| Name | Modified | Size | Downloads / Week |
|---|---|---|---|
| Parent folder | |||
| README.md | 2025-10-16 | 7.1 kB | |
| rLLM_ v0.2.0 source code.tar.gz | 2025-10-16 | 1.3 MB | |
| rLLM_ v0.2.0 source code.zip | 2025-10-16 | 1.5 MB | |
| Totals: 3 Items | 2.9 MB | 3 | |
rLLM v0.2: RL Training over General Agentic Programs (Blog Post)

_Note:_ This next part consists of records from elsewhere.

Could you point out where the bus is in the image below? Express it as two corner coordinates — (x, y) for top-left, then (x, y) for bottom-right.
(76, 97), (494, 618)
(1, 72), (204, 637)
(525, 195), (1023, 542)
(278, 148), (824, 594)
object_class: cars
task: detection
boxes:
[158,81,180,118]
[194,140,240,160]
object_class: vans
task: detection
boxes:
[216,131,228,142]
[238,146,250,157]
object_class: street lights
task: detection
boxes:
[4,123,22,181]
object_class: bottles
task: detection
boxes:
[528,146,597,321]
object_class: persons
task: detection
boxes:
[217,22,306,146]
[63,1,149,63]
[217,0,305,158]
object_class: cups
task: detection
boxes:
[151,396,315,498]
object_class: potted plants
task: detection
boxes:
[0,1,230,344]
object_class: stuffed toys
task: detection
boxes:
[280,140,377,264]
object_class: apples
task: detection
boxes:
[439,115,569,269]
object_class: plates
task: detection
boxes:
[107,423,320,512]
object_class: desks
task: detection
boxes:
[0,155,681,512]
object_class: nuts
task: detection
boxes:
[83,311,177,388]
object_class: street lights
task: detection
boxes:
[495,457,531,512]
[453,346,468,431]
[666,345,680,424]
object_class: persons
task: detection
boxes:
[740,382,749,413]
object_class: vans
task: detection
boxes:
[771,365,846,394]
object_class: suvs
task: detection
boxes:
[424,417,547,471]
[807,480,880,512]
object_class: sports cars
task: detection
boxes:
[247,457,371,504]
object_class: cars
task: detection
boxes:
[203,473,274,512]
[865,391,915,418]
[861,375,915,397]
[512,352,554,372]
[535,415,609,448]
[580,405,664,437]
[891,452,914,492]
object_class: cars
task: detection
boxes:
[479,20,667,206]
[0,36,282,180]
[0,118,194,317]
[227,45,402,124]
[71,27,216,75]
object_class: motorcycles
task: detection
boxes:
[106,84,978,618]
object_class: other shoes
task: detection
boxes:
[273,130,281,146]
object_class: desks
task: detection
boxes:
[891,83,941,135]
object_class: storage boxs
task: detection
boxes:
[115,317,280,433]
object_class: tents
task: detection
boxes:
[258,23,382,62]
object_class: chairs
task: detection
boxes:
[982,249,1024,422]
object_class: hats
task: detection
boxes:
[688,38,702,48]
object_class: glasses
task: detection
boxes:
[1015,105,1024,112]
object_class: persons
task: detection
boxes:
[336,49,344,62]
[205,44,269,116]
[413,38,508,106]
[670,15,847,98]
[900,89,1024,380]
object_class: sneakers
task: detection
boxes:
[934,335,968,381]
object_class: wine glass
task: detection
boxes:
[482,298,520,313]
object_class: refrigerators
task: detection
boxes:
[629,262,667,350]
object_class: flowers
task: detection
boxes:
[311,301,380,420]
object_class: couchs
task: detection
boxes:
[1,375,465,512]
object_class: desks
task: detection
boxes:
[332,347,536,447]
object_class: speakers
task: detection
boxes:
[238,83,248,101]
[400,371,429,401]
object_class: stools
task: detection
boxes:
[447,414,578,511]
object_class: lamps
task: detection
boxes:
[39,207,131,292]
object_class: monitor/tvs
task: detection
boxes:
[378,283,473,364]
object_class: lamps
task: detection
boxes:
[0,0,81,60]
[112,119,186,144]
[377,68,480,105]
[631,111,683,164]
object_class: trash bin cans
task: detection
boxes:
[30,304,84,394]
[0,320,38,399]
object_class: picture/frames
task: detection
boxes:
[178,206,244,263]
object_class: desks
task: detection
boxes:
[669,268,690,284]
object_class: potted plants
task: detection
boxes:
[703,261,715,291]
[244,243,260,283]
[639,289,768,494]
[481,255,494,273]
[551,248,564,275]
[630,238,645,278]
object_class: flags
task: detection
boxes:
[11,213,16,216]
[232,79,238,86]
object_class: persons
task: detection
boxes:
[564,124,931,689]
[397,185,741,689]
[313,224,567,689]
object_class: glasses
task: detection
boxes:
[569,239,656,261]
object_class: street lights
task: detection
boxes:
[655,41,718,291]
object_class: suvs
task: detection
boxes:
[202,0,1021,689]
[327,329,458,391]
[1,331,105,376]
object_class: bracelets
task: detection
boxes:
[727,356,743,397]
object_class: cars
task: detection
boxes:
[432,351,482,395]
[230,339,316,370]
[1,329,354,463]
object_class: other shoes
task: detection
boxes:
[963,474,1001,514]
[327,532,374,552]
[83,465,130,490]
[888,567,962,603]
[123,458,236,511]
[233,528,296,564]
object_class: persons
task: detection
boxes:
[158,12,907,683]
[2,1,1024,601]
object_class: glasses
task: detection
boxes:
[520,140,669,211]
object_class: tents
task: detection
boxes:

We are excited to release rLLM v0.2, a major upgrade of our RL training framework. In v0.1, rLLM provided agent and OpenAI Gym-like environment abstractions to support training ReACT-style agents. In v0.2, we additionally introduce AgentWorkflowEngine and AgentWorkflowTrainer—more general abstractions that enable arbitrary agentic programs to be trained. Agent builders and researchers can now define multi-agent systems, complex workflows (e.g., solver-judge, planner executor, MCTS), and agentic programs with custom reward functions, and train them with reinforcement learning without rewriting their production code.
Key Features in v0.2
- Support the official
verl==0.5.0as training backend, no custom verl fork anymore!verl==0.5.0comes with support of the following features which are now supported in rLLM (@kylemontgomery1):- Megatron training support (@jeewoo-lee)
- SGLang as the rollout engine, in addition to vLLM.
- Introduce
AgentWorkflowEngine, which enables passing in arbitrary agentic programs for training. (@kylemontgomery1) - Support more agents and environments
- Terminus and TerminalBench (@JasonWei05)
- Tongyi DeepResearch agent (@yayashuxue)
- AppWorld and AppWorldReactAgent (@sunan135)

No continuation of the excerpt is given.